The cost of getting an MBA degree can be staggering, leaving students with heavy debt burdens after graduation. But the perennial question every new generation of MBA applicants have is, does the degree still pay off in dollars-and-cents terms?
A new return-on-investment analysis on graduate education shows that the MBA continues to beat all other degrees when it comes down to value.
The study by San Francisco-based Priceonomics to determine which advanced degrees produced graduates with the most (and least) student debt and how that compared to post-degree income immediately after graduation.
Researchers analysed MDs (medicine), DDS (dentistry), Pharm D (pharmacy), JDs (law), Masters in Science or Engineering, Masters in Arts, and other masters degrees. They also examined the impact of a university’s brand on a graduate’s earnings.
The study found that MBAs had the lowest debt-to-income ratios of 0.71. That compares with medical professionals’s debt-to-income ratio of 1.41, master’s of arts at 1.07, or law at 1.0.
Medical professionals incur the most average debt at $191,200, followed by law graduates at $139,900 (see below table). The average debt for an MBA was $89.900.

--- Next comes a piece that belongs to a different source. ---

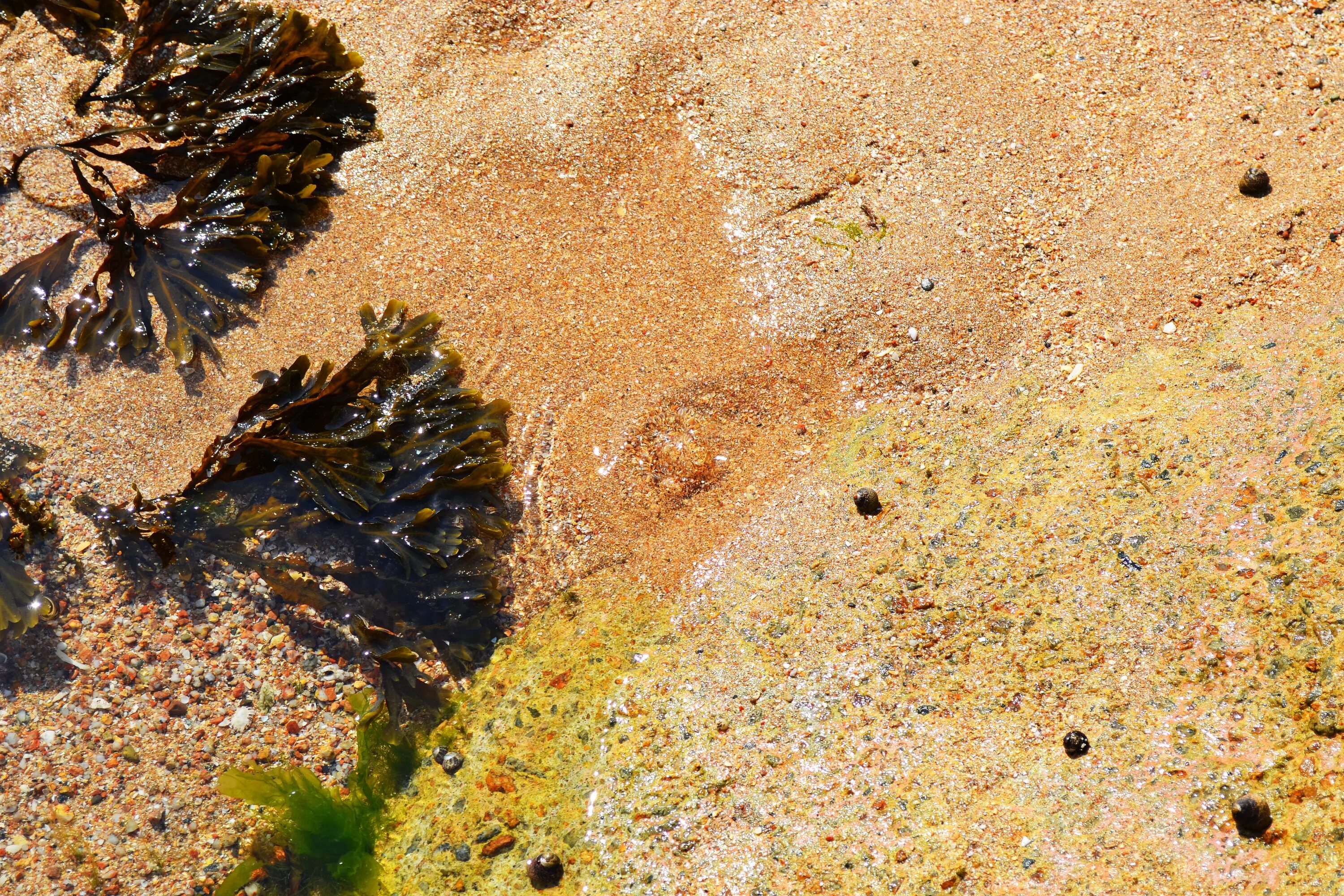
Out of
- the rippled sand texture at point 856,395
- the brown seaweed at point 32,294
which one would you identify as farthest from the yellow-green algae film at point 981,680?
the brown seaweed at point 32,294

The analysis, moreover, tends to underestimate the MBA’s value: the stated first-year income for MBAs of $127,200 is substantially below the actual figures for graduates of the top schools. Last year, the median total compensation package—including sign-on bonuses and other guaranteed pay— for MBAs at two dozen of the most highly ranked institutions exceeded the reported average in the study. In fact, the total pay for MBAs at Stanford, Harvard, NYU, the University of Virginia, and the University of Michigan topped $150,000, with Stanford GSB grads making a record $163,827.
The analysis also understates the value of an MBA because employment rates out of business school tend to be substantially higher than they are for law school grads and many other master degree holders. Finally, leading business schools tend to be far more generous with scholarship aid than many other graduate schools. At Harvard Business School, for example, roughly half of the school’s MBA students currently receive fellowships, which now cover more half the cost of the annual tuition of $61,225. Last year, HBS gave $34 million in scholarship aid to not much more than 950 students. While this generosity would lower the debt burdens in Priceonomics calculations, the study wouldn’t capture graduates with full rides or substantial awards who wouldn’t need to borrow any money at all for their education.
A study commissioned by Poets&Quants, for example, showed that over a 20-year career a Harvard MBA made $3,233,000 in income, while a Stanford MBA pulled down $3,011,000. At Wharton, the total was $2,989,000 and at UC-Berkeley’s Haas School graduates earned $2,858,000. The higher ranked the school, the more career income MBAs made. Median total compensation for an MBA from the top three schools was $3,011,000 versus $2,759,500 at a top ten, $2,266,000 for a top 50, or $1,771,000 for all MBA degree holders.
School Reputation Matters
Degrees from the most highly selective schools come with tangible financial benefits. For all disciplines except medicine, graduates of top-100 programs enjoy lower debt relative to their income upon graduation. This trend continues after graduation, with the exception of engineering graduate students, where students from less prestigious schools have more favorable debt to income ratios six years after graduation than their counterparts from higher ranked schools.
The average MBA makes six figures after spending one or two years in graduate school. They typically take on around $90,000 in debt, but consistently enjoy a low debt-to-income ratio. This is doubly true for graduates of top-100 business programs, who enjoy the high income that comes with access to a high-powered alumni network.